Reputation: 3635
I need to save DataFrame in CSV or parquet format (as a single file) and then open it again. The amount of data will not exceed 60Mb, so a single file is reasonable solution. This simple task provides me a lot of headache... This is what I tried:
To read the file if it exists:
df = sqlContext
.read.parquet("s3n://bucket/myTest.parquet")
.toDF("key", "value", "date", "qty")
To write the file:
df.write.parquet("s3n://bucket/myTest.parquet")
This does not work because:
1) write
creates the folder myTest.parquet
with hadoopish files that later I cannot read with .read.parquet("s3n://bucket/myTest.parquet")
. In fact I don't care about multiple hadoopish files, unless I can later read them easily into DataFrame. Is it possible?
2) I am always working with the same file myTest.parquet
that I am updating and overwriting in S3. It tells me that the file cannot be saved because it already exists.

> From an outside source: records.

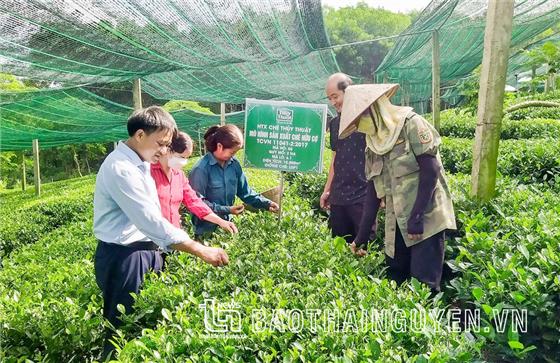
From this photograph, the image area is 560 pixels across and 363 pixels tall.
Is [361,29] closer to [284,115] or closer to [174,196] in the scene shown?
[284,115]

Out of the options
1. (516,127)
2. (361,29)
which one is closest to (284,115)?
(516,127)

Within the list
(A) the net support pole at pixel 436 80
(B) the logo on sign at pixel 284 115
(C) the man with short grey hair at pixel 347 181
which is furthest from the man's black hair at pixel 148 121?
(A) the net support pole at pixel 436 80

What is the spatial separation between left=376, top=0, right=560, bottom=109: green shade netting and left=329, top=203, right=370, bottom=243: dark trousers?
12.3ft

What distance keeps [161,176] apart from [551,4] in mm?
8015

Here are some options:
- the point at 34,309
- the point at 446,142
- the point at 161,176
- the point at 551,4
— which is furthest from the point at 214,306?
the point at 551,4

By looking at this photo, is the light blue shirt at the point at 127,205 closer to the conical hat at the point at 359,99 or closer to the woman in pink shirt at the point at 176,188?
the woman in pink shirt at the point at 176,188

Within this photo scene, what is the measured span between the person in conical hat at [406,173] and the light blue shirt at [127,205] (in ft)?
3.82

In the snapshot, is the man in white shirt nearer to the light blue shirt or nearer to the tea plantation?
the light blue shirt

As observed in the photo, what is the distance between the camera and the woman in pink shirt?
2.83 meters

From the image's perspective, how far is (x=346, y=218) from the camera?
355cm

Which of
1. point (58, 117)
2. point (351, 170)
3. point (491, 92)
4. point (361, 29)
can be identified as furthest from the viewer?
point (361, 29)

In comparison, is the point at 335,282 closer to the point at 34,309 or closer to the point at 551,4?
the point at 34,309

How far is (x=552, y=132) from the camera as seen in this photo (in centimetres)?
710

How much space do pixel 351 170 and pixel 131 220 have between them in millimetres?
1861
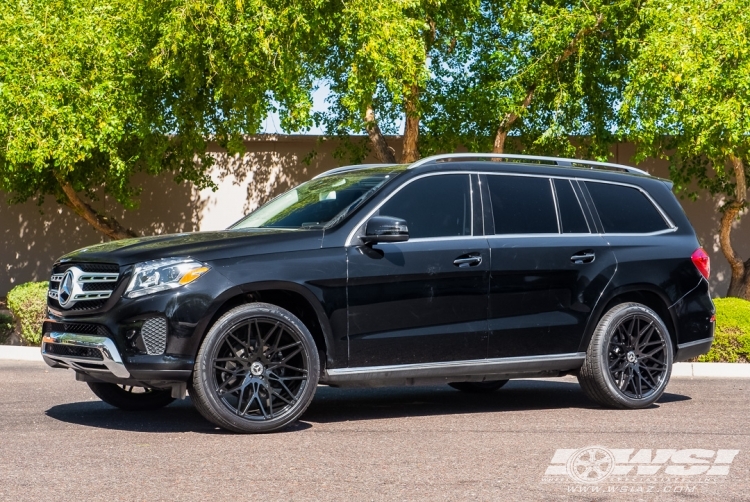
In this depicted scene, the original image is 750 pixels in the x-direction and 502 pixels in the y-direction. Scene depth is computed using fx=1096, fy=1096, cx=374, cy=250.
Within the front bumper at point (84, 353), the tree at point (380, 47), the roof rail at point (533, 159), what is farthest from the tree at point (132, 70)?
the front bumper at point (84, 353)

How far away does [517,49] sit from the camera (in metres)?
18.5

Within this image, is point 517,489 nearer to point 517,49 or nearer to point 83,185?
point 517,49

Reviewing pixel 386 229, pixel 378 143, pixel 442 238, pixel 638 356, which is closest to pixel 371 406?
pixel 442 238

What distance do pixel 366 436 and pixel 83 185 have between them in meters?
16.1

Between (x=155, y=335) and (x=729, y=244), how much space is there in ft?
50.6

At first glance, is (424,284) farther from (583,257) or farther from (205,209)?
(205,209)

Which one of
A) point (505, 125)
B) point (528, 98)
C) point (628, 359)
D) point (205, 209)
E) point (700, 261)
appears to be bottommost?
point (628, 359)

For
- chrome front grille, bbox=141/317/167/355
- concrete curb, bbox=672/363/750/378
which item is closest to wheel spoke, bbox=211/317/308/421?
chrome front grille, bbox=141/317/167/355

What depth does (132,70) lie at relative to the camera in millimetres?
18641

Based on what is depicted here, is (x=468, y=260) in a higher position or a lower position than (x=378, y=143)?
lower

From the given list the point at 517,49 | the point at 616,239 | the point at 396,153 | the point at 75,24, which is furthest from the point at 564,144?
the point at 616,239

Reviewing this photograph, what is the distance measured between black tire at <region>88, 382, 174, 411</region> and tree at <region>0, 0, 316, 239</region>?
817 cm

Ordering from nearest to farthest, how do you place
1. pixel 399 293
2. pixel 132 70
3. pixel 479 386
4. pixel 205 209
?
pixel 399 293 → pixel 479 386 → pixel 132 70 → pixel 205 209

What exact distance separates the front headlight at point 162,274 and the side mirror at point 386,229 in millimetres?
1197
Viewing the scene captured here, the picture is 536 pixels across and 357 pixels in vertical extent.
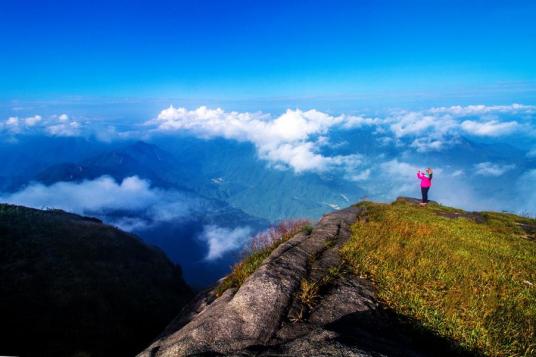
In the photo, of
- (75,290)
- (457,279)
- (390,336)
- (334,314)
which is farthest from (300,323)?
(75,290)

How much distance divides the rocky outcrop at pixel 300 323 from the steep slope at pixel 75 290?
1214cm

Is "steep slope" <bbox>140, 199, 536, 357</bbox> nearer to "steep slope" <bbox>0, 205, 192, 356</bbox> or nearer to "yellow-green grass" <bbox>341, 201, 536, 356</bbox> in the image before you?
"yellow-green grass" <bbox>341, 201, 536, 356</bbox>

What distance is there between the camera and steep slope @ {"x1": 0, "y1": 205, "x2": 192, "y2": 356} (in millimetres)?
19875

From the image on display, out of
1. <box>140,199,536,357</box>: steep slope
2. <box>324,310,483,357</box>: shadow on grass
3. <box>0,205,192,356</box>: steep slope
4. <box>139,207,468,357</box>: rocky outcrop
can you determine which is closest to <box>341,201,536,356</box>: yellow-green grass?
<box>140,199,536,357</box>: steep slope

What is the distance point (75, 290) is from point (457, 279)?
2762 centimetres

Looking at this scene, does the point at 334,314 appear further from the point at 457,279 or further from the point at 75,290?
the point at 75,290

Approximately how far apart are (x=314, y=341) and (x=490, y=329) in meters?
5.25

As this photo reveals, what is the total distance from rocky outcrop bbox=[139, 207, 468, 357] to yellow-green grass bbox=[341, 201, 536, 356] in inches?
32.0

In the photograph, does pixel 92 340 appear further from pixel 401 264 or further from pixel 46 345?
pixel 401 264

So, can someone indicate me a right way to do the read/write loop? The file format doesn't matter for me (csv,parquet,csv,hadoopish files) unleass I can make the read and write loop.
Upvotes: 1
Views: 5075
Reputation: 711
You can save your DataFrame with saveAsTable("TableName")
and read it with table("TableName")
. And the location can be set by spark.sql.warehouse.dir
. And you can overwrite a file with mode(SaveMode.Ignore)
. You can read here more from the official documentation.
In Java it would look like this:
SparkSession spark = ...
spark.conf().set("spark.sql.warehouse.dir", "hdfs://localhost:9000/tables");
Dataset<Row> data = ...
data.write().mode(SaveMode.Overwrite).saveAsTable("TableName");
Now you can read from the Data with:
spark.read().table("TableName");
Upvotes: 1